Memory wire; white fluorite; Labradorite; citrine; Mediterranean coral; hematite
$325 + shipping, handling, and insurance

All of the forces above, and many not yet acknowledged, combine to influence our days in another, still more immediate way: weather. In this place, weather is truly awe-inspiring, harsh and beautiful and dangerous, infused with the animating power of spirits that can take as easily as they give, yet are utterly necessary to our survival. The third coil in this collection speaks to their unique abilities, including the ability to keep us humble on what is truly a daily basis. From its description in the same section of the same gallery:

Weathering the Elements Coil Bracelet

Little teaches us humility as effectively as extremes of weather and climate. With this spiraling spangled coil, Wings calls upon these powerful forces for aid in weathering the elements. Each end begins with tiny polished free-form nuggets, little more than chips of sky blue turquoise in earthy matrix, each separated from the brilliance of more valuable blue turquoise by the golden artifice of iron pyrite — fool’s gold, a gift of the spirits to keep us humble when greed threatens to overtake good sense. Beyond the blue of Skystone and rain comes the power of fire — first amber, representing the golden edges of the flame, then bright red Mediterranean coral nuggets, the fire itself, all flanking a center row of bold doughnut-shaped rondel beads carved from impossibly chatoyant red tiger’s eye, like the very heart of the sun. Beads are strung on memory wire, which expands and contracts to fit virtually any wrist. Another view shown below. Third in The Humility Collection of The Seventh Fire Series.
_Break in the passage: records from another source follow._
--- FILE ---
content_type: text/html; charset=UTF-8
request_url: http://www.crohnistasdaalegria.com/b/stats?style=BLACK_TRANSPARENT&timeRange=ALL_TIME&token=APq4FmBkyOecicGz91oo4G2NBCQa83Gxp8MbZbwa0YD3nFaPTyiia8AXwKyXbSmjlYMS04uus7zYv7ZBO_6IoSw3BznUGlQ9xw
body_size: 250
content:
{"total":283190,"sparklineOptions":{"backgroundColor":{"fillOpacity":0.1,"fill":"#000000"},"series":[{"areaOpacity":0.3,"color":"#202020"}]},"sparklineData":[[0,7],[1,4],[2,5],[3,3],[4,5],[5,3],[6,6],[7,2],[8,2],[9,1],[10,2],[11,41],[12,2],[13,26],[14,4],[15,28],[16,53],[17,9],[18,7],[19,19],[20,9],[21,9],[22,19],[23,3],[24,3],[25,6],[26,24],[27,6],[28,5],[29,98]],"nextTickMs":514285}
Designed jointly by Wings and Aji.

Memory wire; red tiger’s eye; Mediterranean coral; amber; blue turquoise; blue turquoise in matrix; iron pyrite
$325 + shipping, handling, and insurance

If weathering the elements is a challenge for mere mortals, weathering the political storms is these days an even greater one. We have gotten through one more of those, or part of it, anyway. There will be many more to come, and some of them will be far more dangerous than the dominant culture can possibly conceive.

Arrogance put us here — arrogance and vanity, selfishness and greed. Humility is what will lead us through to a better world on the other side.

Part of that is realizing that the work never ends.

Part of it is recognizing our place in the world, and the simple fact that none of us is above the work.

Part of it is getting down to it.

It’s a time to be humble. It’s time to get to work.